I breathed in that warm toasty poisonous air and I blew it out again. He let me take a long turn.
“How many people,” Brian said, “get a chance to see this many stars?”
“It’s scary,” I said.
“It’s not scary. It’s”—he was searching for the word—“it’s really really fun.”
“Fun?” I started coughing. The smoke went down the wrong way. My eyes were watering. “That’s the word you come up with?” Brian thumped me on the back.

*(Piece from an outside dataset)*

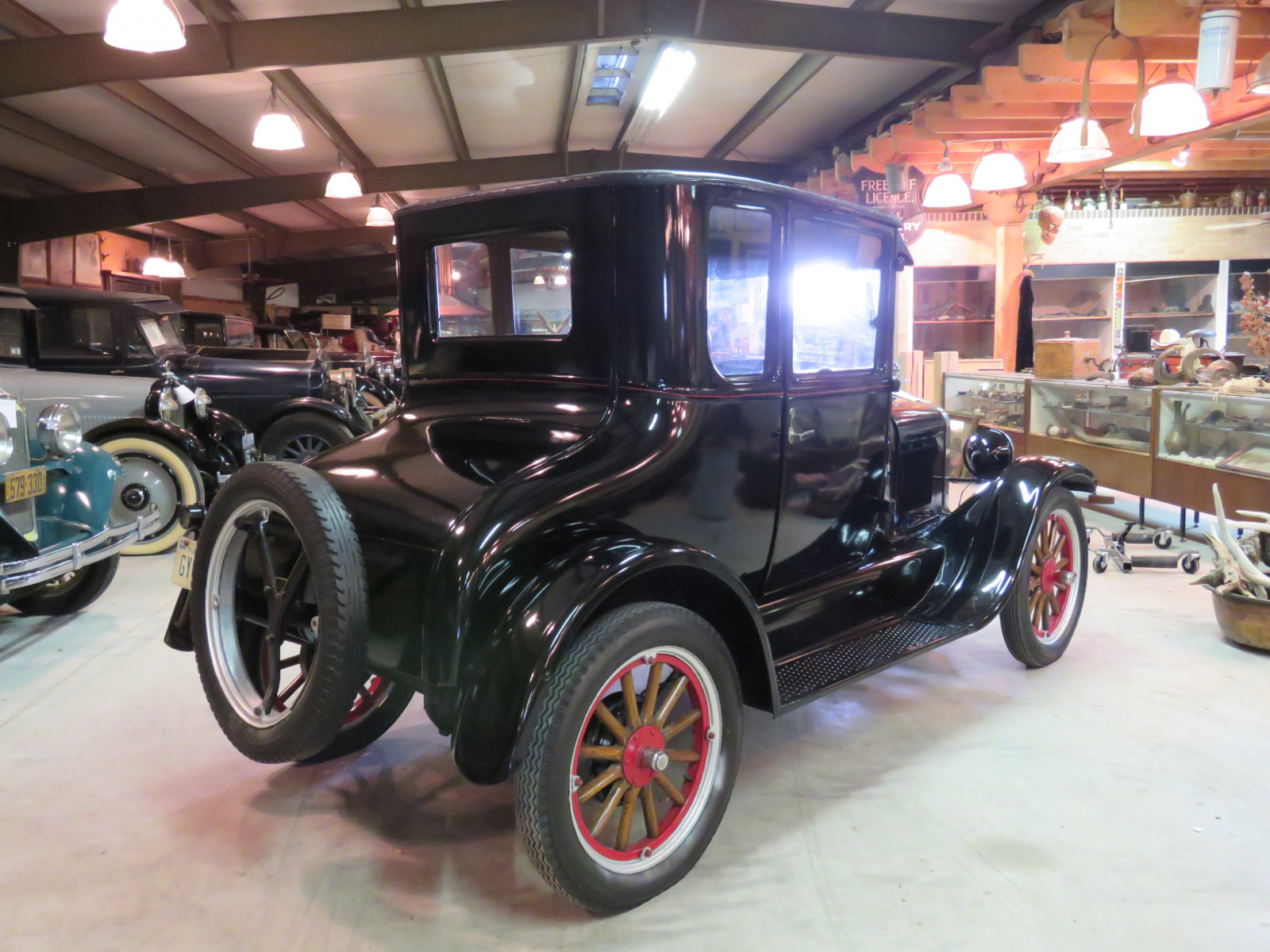 1926 Ford Model T Doctor's Coupe - Image 4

“Look at the size of the sky! Look at the majesty! Aren’t you scared sometimes out here?”
“Nope,” he said.
“I just feel like—the universe is so huge and it just dwarfs us. We’re like ants. We’re like dust.”
“So what?”
“You mean you don’t even mind? I mean, here we are, and this island might not even be here a year from now. Here we are right on the edge—it’s like the edge of the world.”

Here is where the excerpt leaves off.